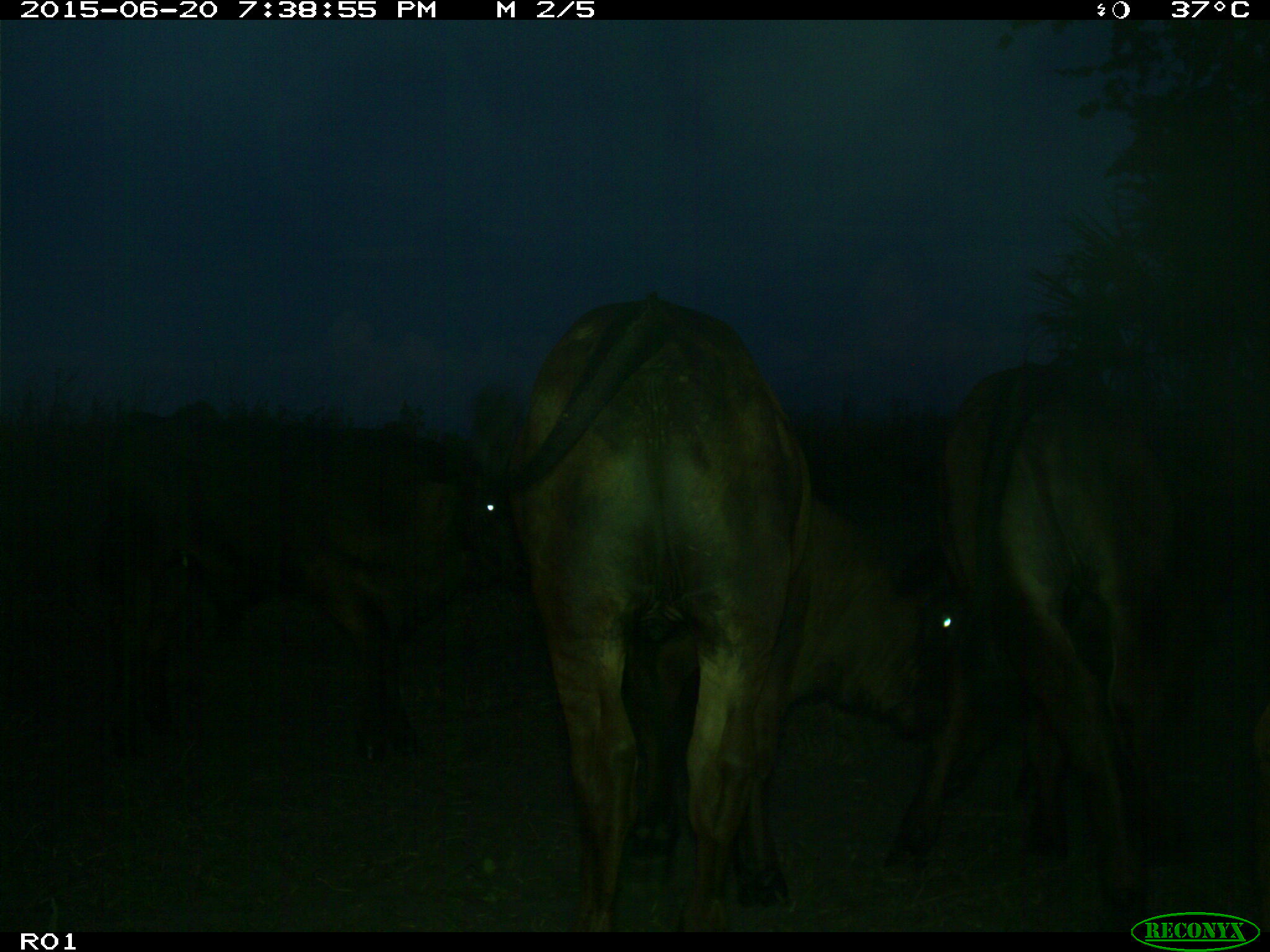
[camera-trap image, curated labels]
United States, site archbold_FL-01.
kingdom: Animalia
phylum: Chordata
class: Mammalia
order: Artiodactyla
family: Bovidae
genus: Bos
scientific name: Bos taurus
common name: domestic cow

——

The pictures in the listing above are to be dropped, and everything else reproduced exactly.

Response to the task:
[camera-trap image, curated labels]
United States, site archbold_FL-01.
kingdom: Animalia
phylum: Chordata
class: Mammalia
order: Artiodactyla
family: Bovidae
genus: Bos
scientific name: Bos taurus
common name: domestic cow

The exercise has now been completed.